- WHAT YOU HAVE TO DO -
Copy out, word for word, the lines of the listing that begin with the line containing "The photo has" and continue through the line containing "< the tree silhouette", including both of those lines.

- MATERIAL -
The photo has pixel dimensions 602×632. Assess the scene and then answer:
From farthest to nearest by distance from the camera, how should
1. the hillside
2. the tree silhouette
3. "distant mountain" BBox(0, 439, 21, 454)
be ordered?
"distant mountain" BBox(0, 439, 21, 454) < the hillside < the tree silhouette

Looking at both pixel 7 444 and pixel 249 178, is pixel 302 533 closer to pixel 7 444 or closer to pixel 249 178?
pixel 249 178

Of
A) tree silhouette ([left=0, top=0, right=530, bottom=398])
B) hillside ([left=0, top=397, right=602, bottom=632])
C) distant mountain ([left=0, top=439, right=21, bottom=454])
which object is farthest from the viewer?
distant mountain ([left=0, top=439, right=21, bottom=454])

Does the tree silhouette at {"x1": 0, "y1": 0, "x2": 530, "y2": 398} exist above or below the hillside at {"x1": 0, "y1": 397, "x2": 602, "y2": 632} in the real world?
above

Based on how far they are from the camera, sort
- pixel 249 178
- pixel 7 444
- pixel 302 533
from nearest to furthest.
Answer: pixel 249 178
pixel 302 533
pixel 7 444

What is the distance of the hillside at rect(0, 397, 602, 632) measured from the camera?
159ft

==

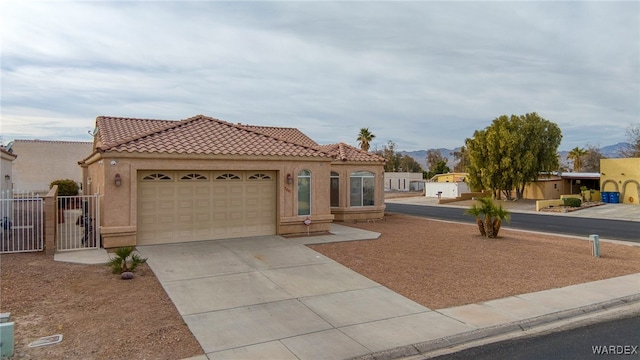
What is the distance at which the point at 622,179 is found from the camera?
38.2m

- THE RESPONSE -
The photo has pixel dimensions 602×632. Assess the scene and then answer:
From farthest to nearest by distance from the camera, how should
1. the hillside
2. the tree silhouette
3. "distant mountain" BBox(0, 439, 21, 454)
be ordered?
"distant mountain" BBox(0, 439, 21, 454) < the hillside < the tree silhouette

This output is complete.